Collected data:
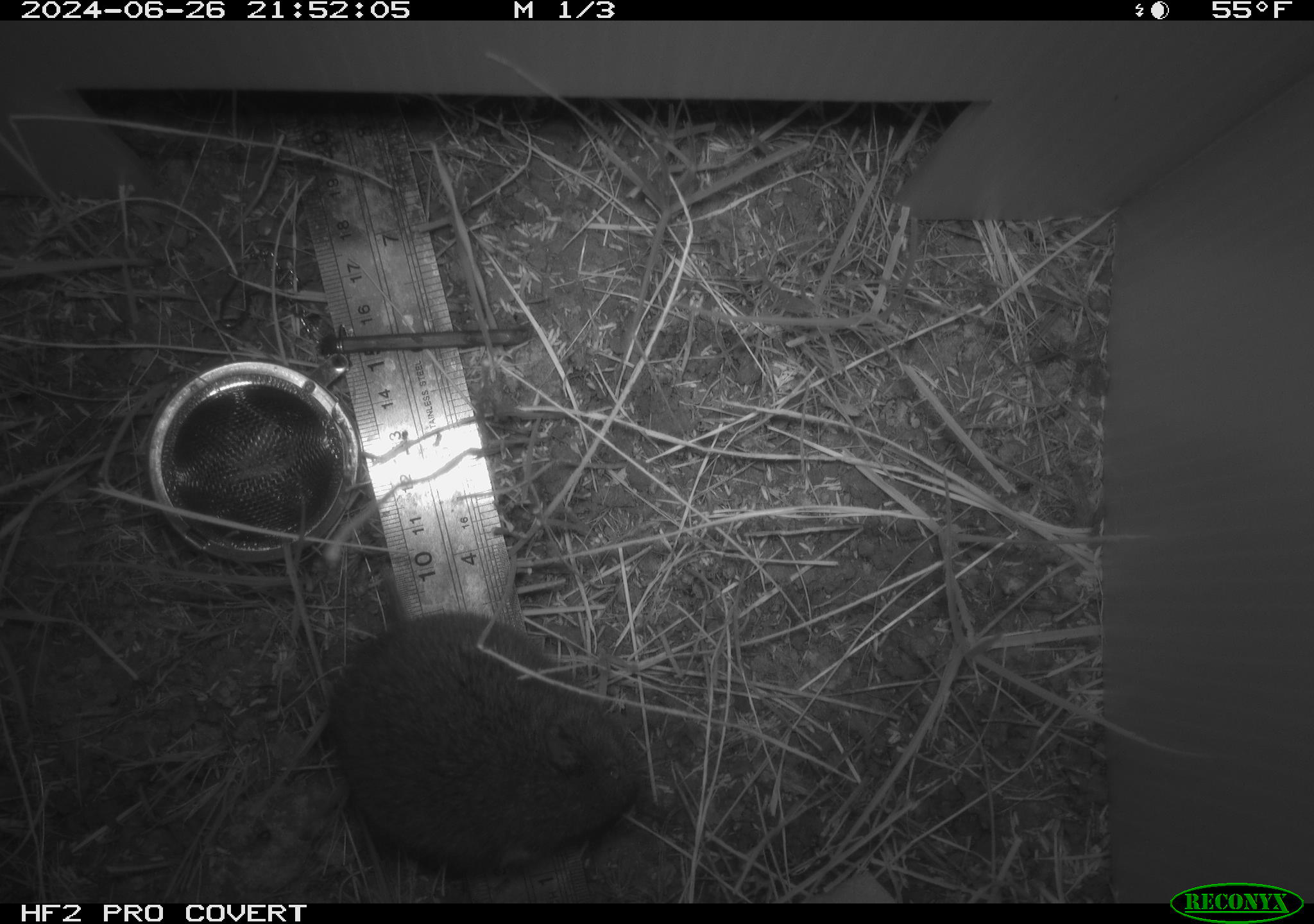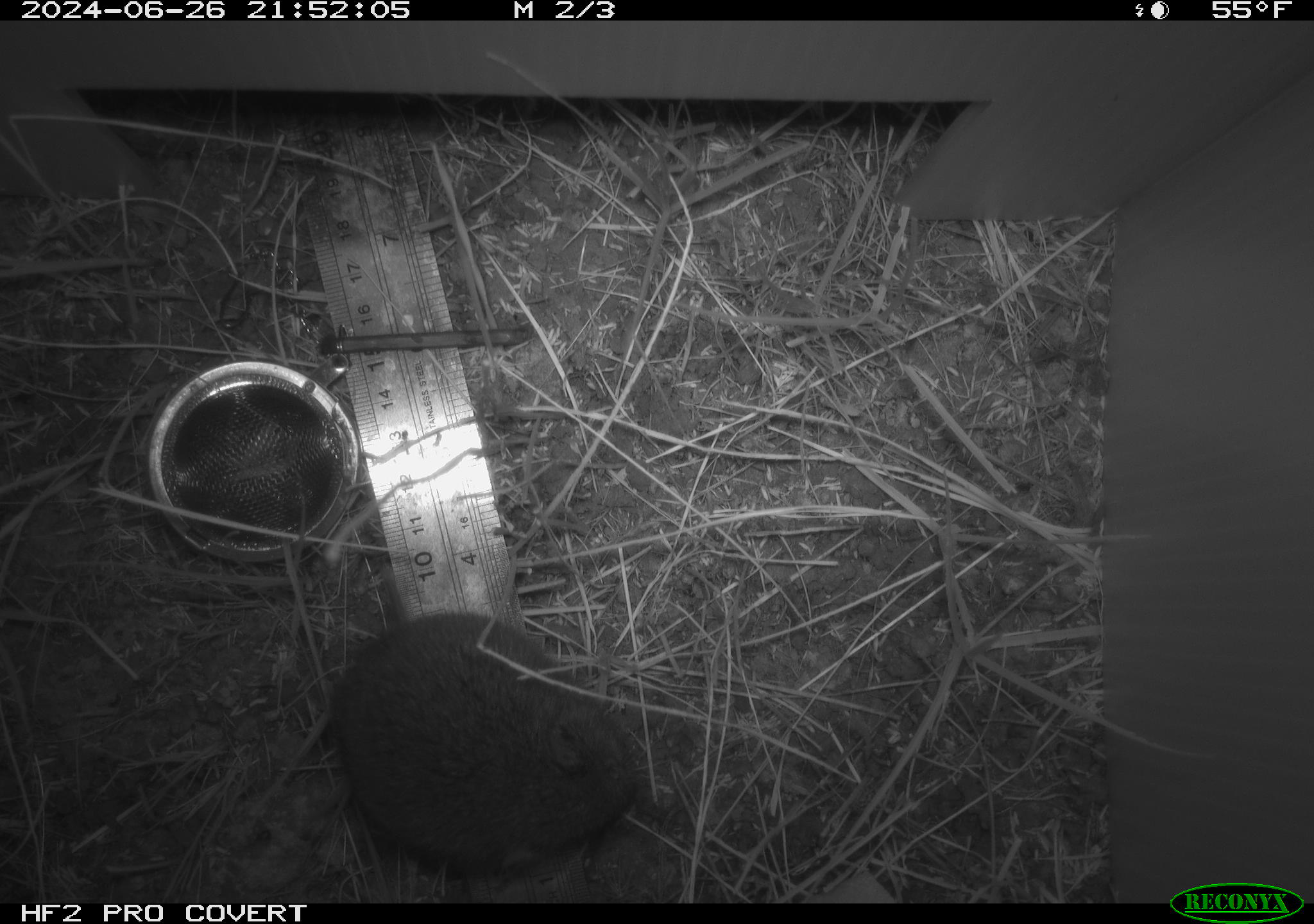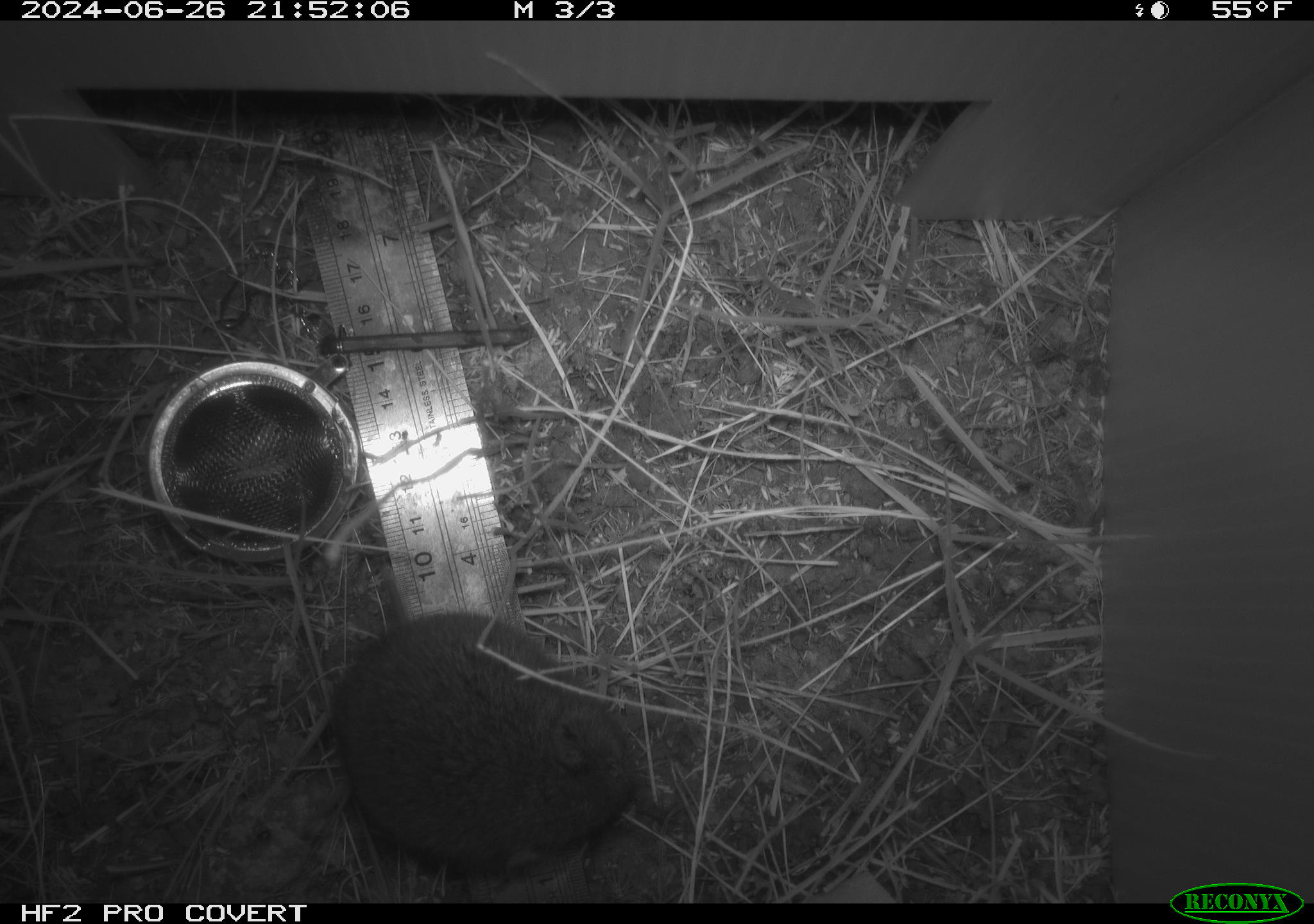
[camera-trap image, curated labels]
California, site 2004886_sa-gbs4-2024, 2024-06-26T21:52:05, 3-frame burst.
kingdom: Animalia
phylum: Chordata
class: Mammalia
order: Rodentia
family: Cricetidae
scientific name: Arvicolinae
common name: voles, lemmings, and muskrats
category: arvicolinae subfamily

→ **Exercise aim**
One exact copy of the data, no pictures: write it out line for line.

→ **Response for this exercise**
[camera-trap image, curated labels]
California, site 2004886_sa-gbs4-2024, 2024-06-26T21:52:05, 3-frame burst.
kingdom: Animalia
phylum: Chordata
class: Mammalia
order: Rodentia
family: Cricetidae
scientific name: Arvicolinae
common name: voles, lemmings, and muskrats
category: arvicolinae subfamily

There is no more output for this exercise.